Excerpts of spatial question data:
____________________
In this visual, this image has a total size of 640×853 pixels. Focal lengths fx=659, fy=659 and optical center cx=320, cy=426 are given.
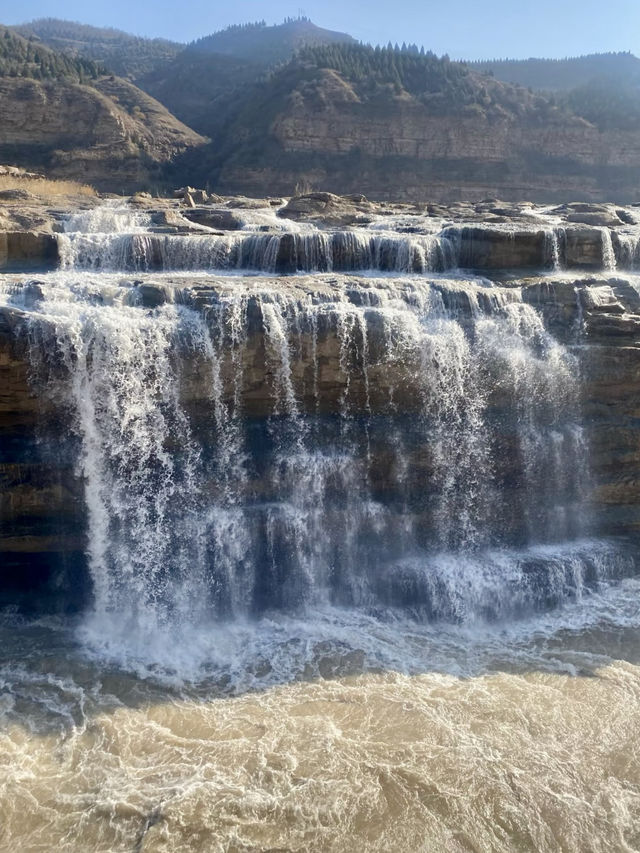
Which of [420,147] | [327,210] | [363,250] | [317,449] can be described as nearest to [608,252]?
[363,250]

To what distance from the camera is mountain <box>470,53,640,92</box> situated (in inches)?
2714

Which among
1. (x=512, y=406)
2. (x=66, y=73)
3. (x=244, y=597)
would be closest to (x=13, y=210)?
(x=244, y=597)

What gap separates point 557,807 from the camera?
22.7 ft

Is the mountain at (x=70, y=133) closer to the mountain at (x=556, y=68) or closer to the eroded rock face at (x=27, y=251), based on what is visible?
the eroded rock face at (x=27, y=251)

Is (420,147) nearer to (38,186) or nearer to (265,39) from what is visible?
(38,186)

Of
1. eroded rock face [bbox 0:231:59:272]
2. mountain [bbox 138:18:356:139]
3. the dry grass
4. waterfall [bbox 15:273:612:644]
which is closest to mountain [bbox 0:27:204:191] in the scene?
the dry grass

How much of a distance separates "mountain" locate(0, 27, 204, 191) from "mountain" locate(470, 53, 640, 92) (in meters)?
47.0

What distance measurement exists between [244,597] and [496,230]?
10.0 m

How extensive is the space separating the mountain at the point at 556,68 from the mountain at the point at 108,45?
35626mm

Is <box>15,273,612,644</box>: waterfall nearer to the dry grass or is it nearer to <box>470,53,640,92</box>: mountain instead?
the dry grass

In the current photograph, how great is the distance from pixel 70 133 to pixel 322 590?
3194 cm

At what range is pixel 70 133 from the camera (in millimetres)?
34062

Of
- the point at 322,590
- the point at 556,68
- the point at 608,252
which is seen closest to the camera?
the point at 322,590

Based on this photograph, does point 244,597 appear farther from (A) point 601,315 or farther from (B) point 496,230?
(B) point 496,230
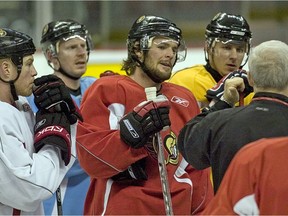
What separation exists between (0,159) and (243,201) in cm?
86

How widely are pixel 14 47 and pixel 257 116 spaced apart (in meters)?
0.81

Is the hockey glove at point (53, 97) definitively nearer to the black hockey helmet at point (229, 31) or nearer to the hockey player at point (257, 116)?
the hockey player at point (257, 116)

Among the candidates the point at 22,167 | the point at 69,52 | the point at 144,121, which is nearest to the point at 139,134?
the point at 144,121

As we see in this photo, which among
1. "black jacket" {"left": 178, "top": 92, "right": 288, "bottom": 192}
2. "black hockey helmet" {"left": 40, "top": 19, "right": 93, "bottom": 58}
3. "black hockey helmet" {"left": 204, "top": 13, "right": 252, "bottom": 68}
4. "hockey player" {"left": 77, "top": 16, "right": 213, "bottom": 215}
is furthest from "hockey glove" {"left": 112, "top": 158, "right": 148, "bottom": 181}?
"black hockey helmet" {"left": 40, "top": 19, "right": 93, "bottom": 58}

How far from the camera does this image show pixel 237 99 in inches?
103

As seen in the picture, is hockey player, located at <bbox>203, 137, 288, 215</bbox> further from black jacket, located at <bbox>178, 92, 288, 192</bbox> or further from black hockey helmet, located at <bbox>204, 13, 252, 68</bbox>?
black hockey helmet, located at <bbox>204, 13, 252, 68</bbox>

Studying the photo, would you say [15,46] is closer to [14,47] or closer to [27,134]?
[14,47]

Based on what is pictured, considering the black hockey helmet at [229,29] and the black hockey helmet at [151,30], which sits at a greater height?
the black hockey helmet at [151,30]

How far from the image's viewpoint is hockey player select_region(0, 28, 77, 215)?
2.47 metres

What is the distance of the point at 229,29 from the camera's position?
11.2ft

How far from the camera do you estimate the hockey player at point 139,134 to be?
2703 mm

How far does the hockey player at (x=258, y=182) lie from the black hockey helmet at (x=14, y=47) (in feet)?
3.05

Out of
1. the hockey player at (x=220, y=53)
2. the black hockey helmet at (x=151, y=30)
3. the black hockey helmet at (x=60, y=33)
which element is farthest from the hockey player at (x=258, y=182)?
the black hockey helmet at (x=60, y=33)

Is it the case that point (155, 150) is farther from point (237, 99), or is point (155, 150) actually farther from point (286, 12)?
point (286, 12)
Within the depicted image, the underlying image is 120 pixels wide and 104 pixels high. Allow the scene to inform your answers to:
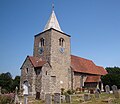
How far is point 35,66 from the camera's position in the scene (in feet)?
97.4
____________________
Your task: Keep every word of the data as it is when you write it out, but drop the pictures.

Answer to this problem:
In this visual, this image has a total size of 640×853 pixels. Focal lengths fx=659, fy=659 and optical center cx=320, cy=426 are given.
Which of [420,147] | [327,210] | [363,250] | [317,449] can be described as nearest to [608,252]?
[363,250]

To what distance from the camera is mountain <box>470,53,640,92</box> situated (in inches)?
2714

Which among
1. (x=512, y=406)
2. (x=66, y=73)
3. (x=244, y=597)
would be closest to (x=13, y=210)?
(x=244, y=597)

What gap separates point 557,807 from the camera?
22.7 ft

Is the mountain at (x=70, y=133) closer to the mountain at (x=556, y=68) or closer to the eroded rock face at (x=27, y=251), based on what is visible?
the eroded rock face at (x=27, y=251)

Is (420,147) nearer to (38,186) or nearer to (265,39) from what is visible?
(38,186)

Of
1. eroded rock face [bbox 0:231:59:272]
2. mountain [bbox 138:18:356:139]
3. the dry grass
4. waterfall [bbox 15:273:612:644]
which is closest to mountain [bbox 0:27:204:191] in the scene?
the dry grass

How much of a distance separates "mountain" locate(0, 27, 204, 191) from "mountain" locate(470, 53, 640, 92) (in meters)?
47.0

What distance measurement exists between [244,597] and [496,230]?
10.0 m

How extensive is the space separating the mountain at the point at 556,68 from the mountain at the point at 108,45?
35626mm

Is <box>15,273,612,644</box>: waterfall nearer to the dry grass or is it nearer to <box>470,53,640,92</box>: mountain instead?
the dry grass

In the current photograph, how great is the distance from pixel 70 133 to pixel 322 590?
3194 cm

At what range is pixel 70 133 from the camera (in millimetres)?
34062

Of
- the point at 322,590
- the point at 556,68
- the point at 608,252
which is seen closest to the camera?
the point at 322,590

Based on this photograph, does point 244,597 appear farther from (A) point 601,315 or farther from (B) point 496,230?
(B) point 496,230
What separation exists between (0,159) and (243,201) in cm?
86

How widely are pixel 14 47 and pixel 257 116 spaced apart (in meters)?
0.81

Is the hockey glove at point (53, 97) definitively nearer to the black hockey helmet at point (229, 31) or nearer to the hockey player at point (257, 116)?
the hockey player at point (257, 116)

Among the candidates the point at 22,167 | the point at 69,52 | the point at 144,121, which is nearest to the point at 139,134?
the point at 144,121

As we see in this photo, which among
1. "black jacket" {"left": 178, "top": 92, "right": 288, "bottom": 192}
2. "black hockey helmet" {"left": 40, "top": 19, "right": 93, "bottom": 58}
3. "black hockey helmet" {"left": 204, "top": 13, "right": 252, "bottom": 68}
4. "hockey player" {"left": 77, "top": 16, "right": 213, "bottom": 215}
is furthest from "hockey glove" {"left": 112, "top": 158, "right": 148, "bottom": 181}?
"black hockey helmet" {"left": 40, "top": 19, "right": 93, "bottom": 58}

How far from the camera does this image show pixel 237 99 in inches?
103

As seen in the picture, is hockey player, located at <bbox>203, 137, 288, 215</bbox> further from black jacket, located at <bbox>178, 92, 288, 192</bbox> or further from black hockey helmet, located at <bbox>204, 13, 252, 68</bbox>?
black hockey helmet, located at <bbox>204, 13, 252, 68</bbox>

Studying the photo, would you say [15,46] is closer to [14,47] or closer to [27,134]?
[14,47]

Based on what is pictured, considering the black hockey helmet at [229,29] and the black hockey helmet at [151,30], which sits at a greater height?
the black hockey helmet at [151,30]

How far from the image's viewpoint is hockey player select_region(0, 28, 77, 215)?
2.47 metres

What is the distance of the point at 229,29 from the camera's position?
11.2ft

How far from the camera do you estimate the hockey player at point 139,134 to be?
2703 mm

How far does the hockey player at (x=258, y=182) lie from the black hockey helmet at (x=14, y=47) (in feet)?
3.05

Out of
1. the hockey player at (x=220, y=53)
2. the black hockey helmet at (x=151, y=30)
3. the black hockey helmet at (x=60, y=33)
which element is farthest from the hockey player at (x=258, y=182)?
the black hockey helmet at (x=60, y=33)

Is it the case that point (155, 150) is farther from point (237, 99), or is point (155, 150) actually farther from point (286, 12)?
point (286, 12)
Within the depicted image, the underlying image is 120 pixels wide and 104 pixels high. Allow the scene to inform your answers to:
How far is point 35,66 from the camera's position in the scene (in feet)?
97.4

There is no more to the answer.